The session ends with a few instructions from Trimm, then the class as a whole gathers for one final debriefing session. The discussion covers everything from what to do when a patient "codes," to how best to handle the hysterical wife, to breaking the news to the family. It's a fitting capstone to the semester-long saga and a valuable lesson for undergraduate nurses in training.
"I feel like it bridges the gap between classroom and clinicals, and it's also a really safe way to try out as many different what-if situations as possible," said junior Kristen Bromaghim of Fredericksburg. "In the classroom, each skill we learn is so isolated from another skill. The simulation helps us put the big picture together."
"We have a limited amount of clinical time in the hospital, so (the simulation) throws us some different circumstances that we don't always get to see," added Kristen Breem, a junior from Winchester. "Personally, I never had a patient who stopped breathing during my clinical, so when we get that in a simulation, it makes you think, what would I do?'"
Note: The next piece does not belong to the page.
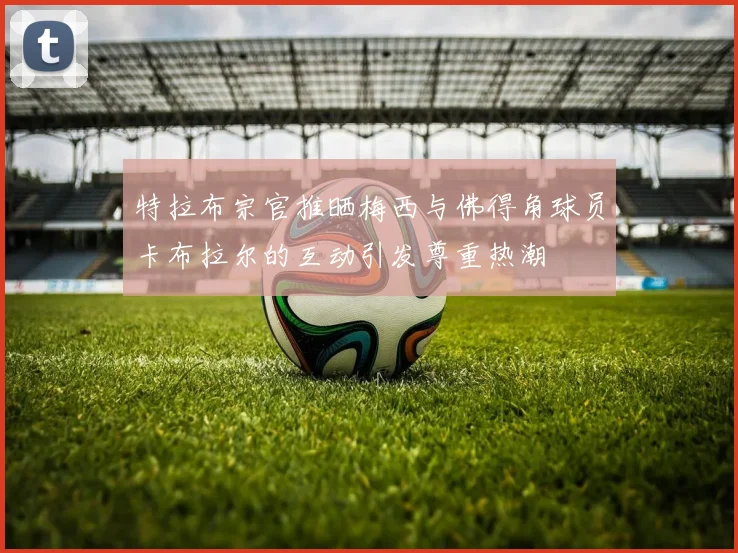 特拉布宗官推晒梅西与佛得角球员卡布拉尔的互动引发尊重热潮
"Since we're students, we always assume we're going to make some huge, detrimental mistake, and I think that when (Mark) coded, and we found out we hadn't done anything wrong, we had to shift our thinking," Bromaghim said.
The JMU nursing department's use of high-fidelity patient simulators allows students to develop and improve their bedside skills under realistic hospital conditions, all with the benefit of a safety net. "It's a controlled environment without the consequences of mistakes, which in the real world can be costly in many ways," said Dr. Julie Sanford, professor and head of nursing.
Last fall, the department welcomed HARVEY, who is capable of exhibiting 30 different heart conditions, and nursing's expanded lab in Burruss Hall next semester will simulate a woman giving birth. "Some clinical opportunities can be difficult to come by," Sanford said. "You can schedule a student to be in the delivery room, but you can't force the issue."
Anna Temple, a junior nursing student at JMU and an emergency medical technician from Boston, Mass., was grateful for the Mark Langston experience. "It was a reality check. It tells you what you do know and what you might still need to work on."